◆ Things to do
1) Answer these questions about the forum thread on attacking a party with regular troops:
(a) What kind of save do the grenades allow for half damage?
(b) What does aglondier suggest the troops do?
(c) According to Cortillaen, what is the troops' objective instead of defeating the enemy directly?
2) Rewrite the forum thread passage from "So I'm thinking, I" to "doing some collateral.", changing "smoke bombs" to "fog clouds".

◆ Excerpt provided
So I'm thinking, I could treat individual platoons like swarms, except with a ranged attack. the troops are going to spread out, surround the palace, try to pin the party in. They are going to enter the palace, lobbying granades - which deal aoe damage for reflexes half, so they will wear the party down.
I'm not sure if they should use smoke bombs; on one hand, it will cover them against the party; on the other hand, it will also cover the party and give them an easier time leaving.

they can also have individually stronger weapons, like heavy machine guns, and they can have golems - advanced versions also with guns. and they also have champions. but i'd like to have the army stand a chance on its own and do something original where muggles get to be useful, not a fight against a bunch of golems where there is an army doing some collateral.

do you think I can make those regular people a credible threat for a high level party? do you have better tactics to suggest? what are the buffs and spells that I'm inevitably forgetting the low level casters should absolutely have to counter some stuff from the high level people?

aglondier
2022-02-26, 11:28 PM
They all chip in a couple of gold pieces each and hire some higher level adventurers to beat up the ones threatening them...

Cortillaen
2022-02-27, 12:08 AM
Assuming any kind of dimensional transport (not just Teleport but things of the Plane Shift and Shadow Walk variety as well) is already dealt with, the next tasks are going to be preventing flight and tunneling. Flight is the more common one, but tunneling by whatever means is probably the more difficult to deal with since it naturally limits detection range. Assuming functionally infinite low-level casting (incidentally, how low are we talking here?), maybe blanketing the underside of the structure with summoned Xorns or other creatures with unrestricted underground movement could work. Depending on whether you rule Tremorsense can detect creatures using Earthglide (I'm unsure how "nor does it create any ripple or other signs of its presence" stacks up against Tremorsense), you might have to actually fill every square the party could pass through. Communication when the party is encountered is also an issue, as is staying power.

Beyond those three movement types, we're mainly talking modern troop tactics for dealing with a mobile enemy possessing superior firepower. To wit, the troops' objective is not to defeat the enemy directly but instead to fix the enemy in place long enough for reinforcements to arrive. They want methods of impeding movement without saves (aside from difficult terrain, blocking off routes and the like), harrying attacks, denial of places to hide or retreat to (if they can destroy structures in the area, so much the better), maintaining constant pressure so there is no time to pause and recover, things like that. Fake hostiles (illusions if the enemy is unlikely to keep True Seeing up the whole time, but Stone Shaped fake golems and such could work even then) can also serve as a sort of area denial. In addition, superior numbers mean the troops should be trying to set up crossfire once the party is located; target the back lines, deprive them of cover, that sort of thing.

(Spatial reasoning data)
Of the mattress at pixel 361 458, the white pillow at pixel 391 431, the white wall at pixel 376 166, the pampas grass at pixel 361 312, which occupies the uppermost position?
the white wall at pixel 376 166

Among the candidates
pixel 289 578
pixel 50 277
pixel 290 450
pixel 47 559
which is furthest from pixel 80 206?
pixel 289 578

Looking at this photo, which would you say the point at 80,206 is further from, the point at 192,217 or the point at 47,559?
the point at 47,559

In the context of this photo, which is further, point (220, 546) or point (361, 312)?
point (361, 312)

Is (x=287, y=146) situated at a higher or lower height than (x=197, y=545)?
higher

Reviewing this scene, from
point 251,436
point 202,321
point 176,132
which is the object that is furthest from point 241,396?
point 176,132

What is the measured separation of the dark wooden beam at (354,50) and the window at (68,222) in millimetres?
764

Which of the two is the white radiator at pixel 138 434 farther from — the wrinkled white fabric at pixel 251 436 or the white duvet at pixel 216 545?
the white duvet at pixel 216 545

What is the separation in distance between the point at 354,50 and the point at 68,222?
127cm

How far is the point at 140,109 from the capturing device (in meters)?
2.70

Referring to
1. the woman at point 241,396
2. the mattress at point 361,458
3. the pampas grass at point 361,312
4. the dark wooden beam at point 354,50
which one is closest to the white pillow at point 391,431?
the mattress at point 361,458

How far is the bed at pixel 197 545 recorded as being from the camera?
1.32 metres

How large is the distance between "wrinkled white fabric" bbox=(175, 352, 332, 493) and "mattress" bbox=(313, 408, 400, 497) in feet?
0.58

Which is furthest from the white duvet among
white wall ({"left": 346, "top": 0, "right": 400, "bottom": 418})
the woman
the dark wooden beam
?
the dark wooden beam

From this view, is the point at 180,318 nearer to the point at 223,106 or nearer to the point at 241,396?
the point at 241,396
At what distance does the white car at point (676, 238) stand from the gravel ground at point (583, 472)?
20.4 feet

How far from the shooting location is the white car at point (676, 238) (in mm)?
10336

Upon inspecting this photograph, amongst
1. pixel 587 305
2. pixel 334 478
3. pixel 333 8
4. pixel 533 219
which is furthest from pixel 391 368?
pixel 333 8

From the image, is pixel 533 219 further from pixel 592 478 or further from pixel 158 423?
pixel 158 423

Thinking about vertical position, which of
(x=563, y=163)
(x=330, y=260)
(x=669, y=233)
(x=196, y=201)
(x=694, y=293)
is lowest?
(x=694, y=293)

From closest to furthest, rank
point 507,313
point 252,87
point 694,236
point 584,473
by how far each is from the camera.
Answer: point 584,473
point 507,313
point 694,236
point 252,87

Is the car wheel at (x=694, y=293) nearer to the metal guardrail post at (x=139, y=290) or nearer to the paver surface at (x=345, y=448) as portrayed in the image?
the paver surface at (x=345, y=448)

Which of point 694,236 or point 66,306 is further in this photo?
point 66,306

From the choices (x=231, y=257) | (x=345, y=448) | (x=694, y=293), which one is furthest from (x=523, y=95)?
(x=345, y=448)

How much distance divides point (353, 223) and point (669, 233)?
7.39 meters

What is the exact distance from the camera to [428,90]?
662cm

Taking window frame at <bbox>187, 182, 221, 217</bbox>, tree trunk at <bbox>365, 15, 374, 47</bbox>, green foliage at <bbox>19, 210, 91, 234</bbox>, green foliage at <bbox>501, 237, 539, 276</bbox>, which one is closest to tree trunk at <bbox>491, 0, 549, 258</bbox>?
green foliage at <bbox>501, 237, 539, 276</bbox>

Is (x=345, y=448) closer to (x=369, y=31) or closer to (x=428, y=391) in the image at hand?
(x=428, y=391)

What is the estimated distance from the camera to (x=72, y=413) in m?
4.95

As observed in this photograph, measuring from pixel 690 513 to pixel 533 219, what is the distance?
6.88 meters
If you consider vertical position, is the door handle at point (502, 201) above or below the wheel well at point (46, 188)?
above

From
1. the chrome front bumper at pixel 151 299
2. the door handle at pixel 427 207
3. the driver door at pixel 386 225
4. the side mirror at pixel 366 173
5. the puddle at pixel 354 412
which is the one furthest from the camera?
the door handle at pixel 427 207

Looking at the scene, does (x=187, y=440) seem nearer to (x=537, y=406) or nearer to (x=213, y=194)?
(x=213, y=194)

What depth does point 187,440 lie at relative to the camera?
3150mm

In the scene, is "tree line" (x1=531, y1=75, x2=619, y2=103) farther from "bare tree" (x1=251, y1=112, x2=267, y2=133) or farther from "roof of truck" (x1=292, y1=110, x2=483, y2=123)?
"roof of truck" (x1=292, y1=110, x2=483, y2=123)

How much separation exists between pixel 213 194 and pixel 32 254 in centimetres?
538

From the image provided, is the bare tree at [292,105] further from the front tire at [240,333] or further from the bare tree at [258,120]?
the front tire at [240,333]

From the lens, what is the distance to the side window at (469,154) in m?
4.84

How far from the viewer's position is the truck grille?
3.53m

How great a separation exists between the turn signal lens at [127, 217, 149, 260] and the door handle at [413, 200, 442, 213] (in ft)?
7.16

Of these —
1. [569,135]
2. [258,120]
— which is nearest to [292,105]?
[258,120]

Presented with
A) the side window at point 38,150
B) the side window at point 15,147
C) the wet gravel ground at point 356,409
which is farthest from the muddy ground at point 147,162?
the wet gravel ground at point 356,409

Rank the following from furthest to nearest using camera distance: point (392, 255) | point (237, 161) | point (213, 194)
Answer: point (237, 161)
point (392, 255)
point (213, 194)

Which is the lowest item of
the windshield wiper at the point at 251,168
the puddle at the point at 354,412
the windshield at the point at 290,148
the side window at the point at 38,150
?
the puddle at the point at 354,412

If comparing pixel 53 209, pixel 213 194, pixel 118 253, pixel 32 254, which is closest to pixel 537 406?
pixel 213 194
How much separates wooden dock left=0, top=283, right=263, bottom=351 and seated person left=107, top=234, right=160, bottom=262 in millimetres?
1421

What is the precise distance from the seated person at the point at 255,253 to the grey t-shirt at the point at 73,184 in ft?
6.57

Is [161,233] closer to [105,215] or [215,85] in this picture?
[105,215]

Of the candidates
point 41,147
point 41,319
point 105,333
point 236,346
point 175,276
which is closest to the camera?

◆ Answers
1)
(a) Reflexes.
(b) Each chip in a couple of gold pieces and hire some higher level adventurers to beat up the ones threatening them.
(c) To fix the enemy in place long enough for reinforcements to arrive.

2)
So I'm thinking, I could treat individual platoons like swarms, except with a ranged attack. the troops are going to spread out, surround the palace, try to pin the party in. They are going to enter the palace, lobbying granades - which deal aoe damage for reflexes half, so they will wear the party down.
I'm not sure if they should use fog clouds; on one hand, it will cover them against the party; on the other hand, it will also cover the party and give them an easier time leaving.

they can also have individually stronger weapons, like heavy machine guns, and they can have golems - advanced versions also with guns. and they also have champions. but i'd like to have the army stand a chance on its own and do something original where muggles get to be useful, not a fight against a bunch of golems where there is an army doing some collateral.